Lawsky: The Intersection Of Tax Law And Computational Law

John Nay (Stanford; Google Scholar) & Sarah Lawsky (Northwestern; Google Scholar) et. al, Large Language Models as Tax Attorneys: A Case Study in Legal Capabilities Emergence, 382 Phil. Transactions of the Royal Society A (2024):

Phil 4Better understanding of Large Language Models’(LLMs) legal analysis abilities can contribute to improving the efficiency of legal services, governing artificial intelligence and leveraging LLMs to identify inconsistencies in law. This paper explores LLM capabilities in applying tax law. We choose this area of law because it has a structure that allows us to set up automated validation pipelines across thousands of examples, requires logical reasoning and math skills, and enables us to test LLM capabilities in a manner relevant to real-world economic lives of citizens and companies. Our experiments demonstrate emerging legal understanding capabilities, with improved performance in each subsequent OpenAI model release. We experiment with retrieving and using the relevant legal authority to assess the impact of providing additional legal context to LLMs. Few-shot prompting, presenting examples of question–answer pairs, is also found to significantly enhance the performance of the most advanced model, GPT-4. The findings indicate that LLMs, particularly when combined with prompting enhancements and the correct legal texts, can perform at high levels of accuracy but not yet at expert tax lawyer levels. As LLMs continue to advance, their ability to reason about law autonomously could have significant implications for the legal profession and AI governance. This article is part of the theme issue ‘A complexity science approach to law and governance’.
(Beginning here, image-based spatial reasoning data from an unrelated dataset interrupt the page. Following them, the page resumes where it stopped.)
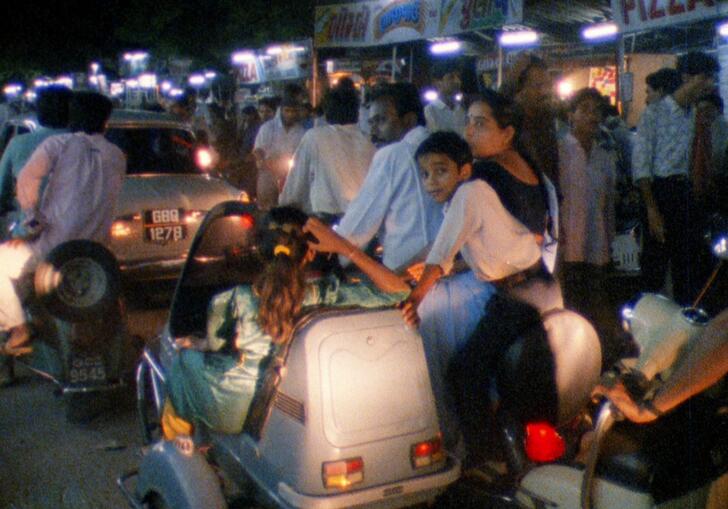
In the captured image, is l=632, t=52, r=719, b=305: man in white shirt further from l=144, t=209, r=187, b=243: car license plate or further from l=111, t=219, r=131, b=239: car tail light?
l=111, t=219, r=131, b=239: car tail light

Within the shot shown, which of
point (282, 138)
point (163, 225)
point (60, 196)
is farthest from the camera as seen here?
point (282, 138)

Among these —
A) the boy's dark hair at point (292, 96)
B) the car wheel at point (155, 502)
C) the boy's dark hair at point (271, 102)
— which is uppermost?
the boy's dark hair at point (271, 102)

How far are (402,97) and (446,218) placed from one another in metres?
Result: 1.73

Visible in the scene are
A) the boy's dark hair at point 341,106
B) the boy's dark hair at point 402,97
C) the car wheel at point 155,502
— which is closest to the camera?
the car wheel at point 155,502

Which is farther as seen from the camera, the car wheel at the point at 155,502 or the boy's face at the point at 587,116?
the boy's face at the point at 587,116

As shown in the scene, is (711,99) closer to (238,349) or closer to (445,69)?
(445,69)

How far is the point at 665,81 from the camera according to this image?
802cm

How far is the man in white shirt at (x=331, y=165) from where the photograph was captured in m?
6.05

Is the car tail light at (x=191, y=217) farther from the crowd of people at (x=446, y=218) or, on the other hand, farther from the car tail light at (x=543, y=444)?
the car tail light at (x=543, y=444)

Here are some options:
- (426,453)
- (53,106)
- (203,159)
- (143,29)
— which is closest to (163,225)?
(203,159)

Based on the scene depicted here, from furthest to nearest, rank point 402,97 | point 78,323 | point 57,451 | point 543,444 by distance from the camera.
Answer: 1. point 78,323
2. point 57,451
3. point 402,97
4. point 543,444

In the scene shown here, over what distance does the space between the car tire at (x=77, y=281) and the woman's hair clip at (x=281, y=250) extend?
2.69 meters

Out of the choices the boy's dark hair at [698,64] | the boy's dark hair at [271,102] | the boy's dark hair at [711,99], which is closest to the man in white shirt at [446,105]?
the boy's dark hair at [698,64]

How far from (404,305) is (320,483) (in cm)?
73
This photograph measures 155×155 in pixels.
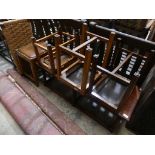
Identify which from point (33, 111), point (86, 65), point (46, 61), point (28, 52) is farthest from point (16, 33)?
point (86, 65)

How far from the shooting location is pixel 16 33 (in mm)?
1818

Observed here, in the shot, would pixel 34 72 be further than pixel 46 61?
Yes

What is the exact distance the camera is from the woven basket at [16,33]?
170cm

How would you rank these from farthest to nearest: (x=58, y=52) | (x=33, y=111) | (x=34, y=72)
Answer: (x=34, y=72), (x=33, y=111), (x=58, y=52)

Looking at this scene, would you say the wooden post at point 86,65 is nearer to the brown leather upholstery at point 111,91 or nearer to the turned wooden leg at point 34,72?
the brown leather upholstery at point 111,91

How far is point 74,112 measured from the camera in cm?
173

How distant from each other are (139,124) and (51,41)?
1.52 m

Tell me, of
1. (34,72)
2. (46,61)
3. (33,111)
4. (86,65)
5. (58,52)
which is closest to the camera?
(86,65)

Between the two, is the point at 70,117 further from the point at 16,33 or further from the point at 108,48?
the point at 16,33

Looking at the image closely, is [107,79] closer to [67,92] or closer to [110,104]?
[110,104]

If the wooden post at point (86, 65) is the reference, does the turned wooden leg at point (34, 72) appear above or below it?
below

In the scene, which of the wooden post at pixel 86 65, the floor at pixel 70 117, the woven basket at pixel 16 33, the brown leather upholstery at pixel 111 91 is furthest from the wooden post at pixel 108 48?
the woven basket at pixel 16 33

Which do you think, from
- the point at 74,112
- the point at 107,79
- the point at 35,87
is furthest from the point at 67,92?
the point at 107,79

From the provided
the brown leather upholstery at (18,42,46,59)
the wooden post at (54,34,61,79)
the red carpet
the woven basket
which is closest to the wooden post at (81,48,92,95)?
the wooden post at (54,34,61,79)
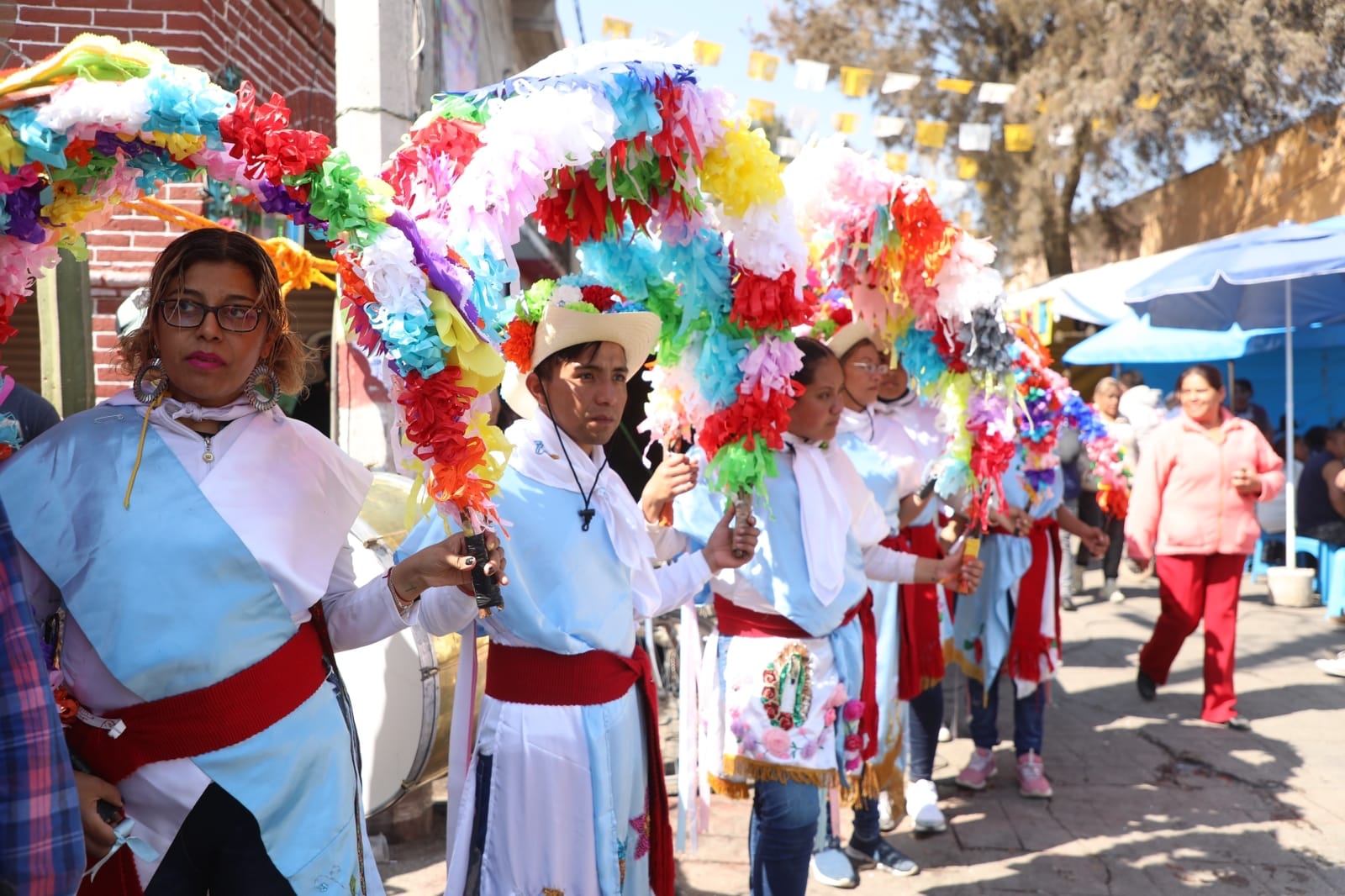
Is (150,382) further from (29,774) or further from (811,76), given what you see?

Sarah Lawsky (Northwestern; Google Scholar), Computational Law and Epistemic Trespassing, 2 J. Cross-Disciplinary Research in Computational L. 1 (2024):

This article uses the concept of ‘epistemic trespassing’ to argue that technologists who propose applications of computer science to the law should recognize and incorporate legal expertise, and that legal experts have a responsibility not to defer mindlessly to technologists’ claims. Computational tools or projects developed without an understanding of the substance and practice of law may harm rather than help, by diverting resources from actually useful tools and projects, focusing on unimportant questions, answering questions incorrectly, or providing purported solutions without sufficient attention to the larger context in which law is created and functions.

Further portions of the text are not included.